The investigation is looking into a complaint from Aqua Connect Inc and its subsidiary, Strategic Technology Partners. They are Nevada-based companies with headquarters in Orange, California, filing their complaint with the US District Court for the Central District of California.

Apple is already being investigated by USITC because Qualcomm claims that the company is using in violation of its patent by using Qualcomm’s modems to power devices like iPhones.

Earlier this month, Apple was also sued by an Israeli company, Corephotonics, which claims that the tech giant has used its patented designs in the dual lens cameras on iPhone 7 Plus and iPhone 8 Plus.

Likewise, Aqua Connect and Strategic Technology Partners claim that the company is using their patented technology without consent for features like screen-sharing and remote desktop on some MAC computers, iPhones, iPads, iPods, and Apple TVs.

It appears that the USITC investigation will look into these claims, but may take a broader view and look into other possible patent infringements.

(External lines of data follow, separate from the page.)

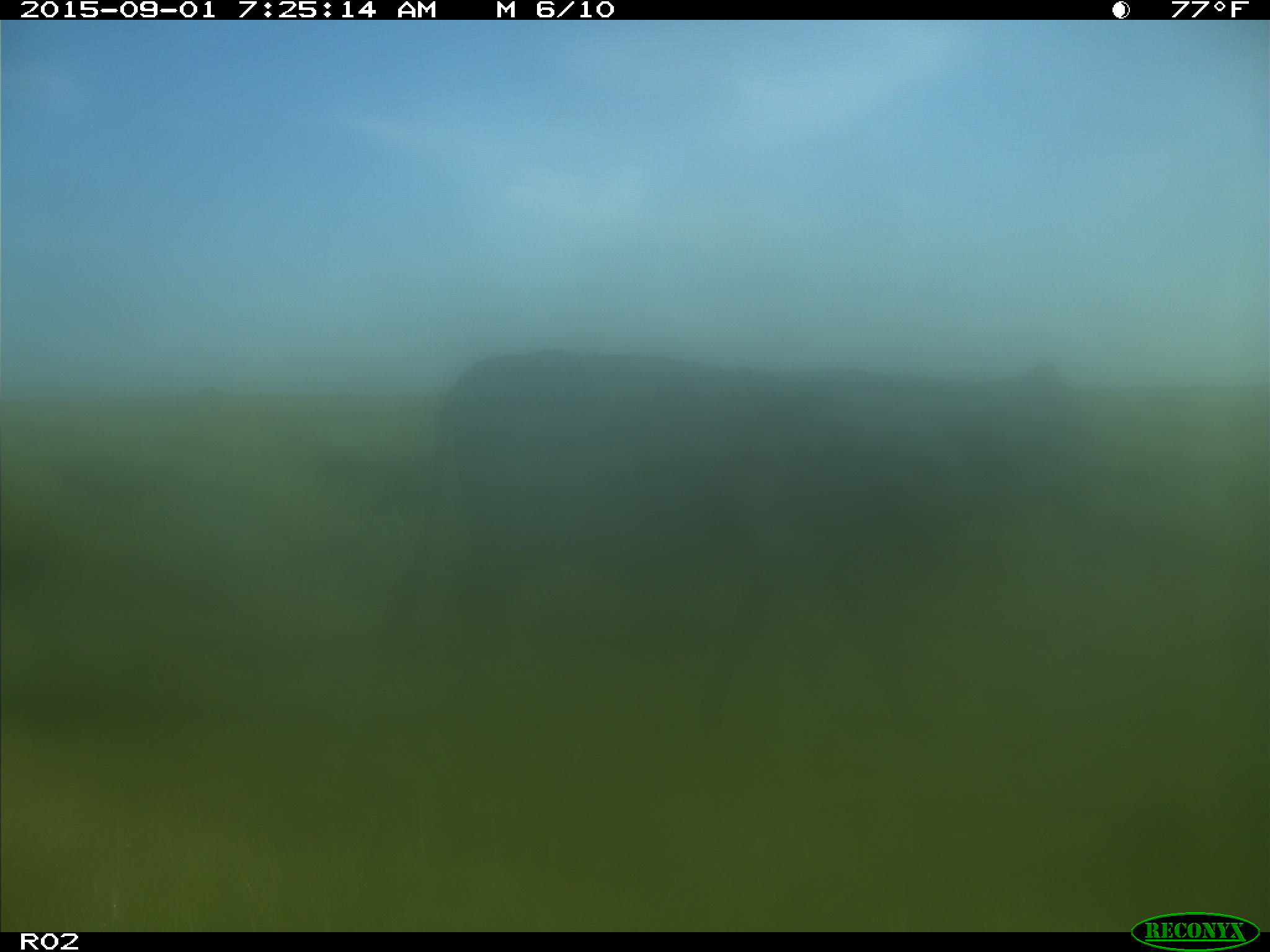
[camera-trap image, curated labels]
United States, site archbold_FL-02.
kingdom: Animalia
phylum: Chordata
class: Mammalia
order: Artiodactyla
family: Bovidae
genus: Bos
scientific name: Bos taurus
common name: domestic cow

“Initially, our product had Apple’s full support. But years later, [they] built our technology into its macOS and iOS operating systems without our permission,” says Ronnie Exley, CEO of Aqua Connect.

Apparently, Aqua Connect created the first remote desktop for Mac computers in 2008, but later they incorporated that technology into new products without permission from Aqua Connect. “These lawsuits seek to stop Apple from continuing to use our technology in their macOS and iOS operating systems,” said Exley in a statement.

Because the USITC has the power to ban the sale of products in the U.S., most companies choose to settle out of court rather than risk such a ban. It remains to be seen how Apple will ultimately respond.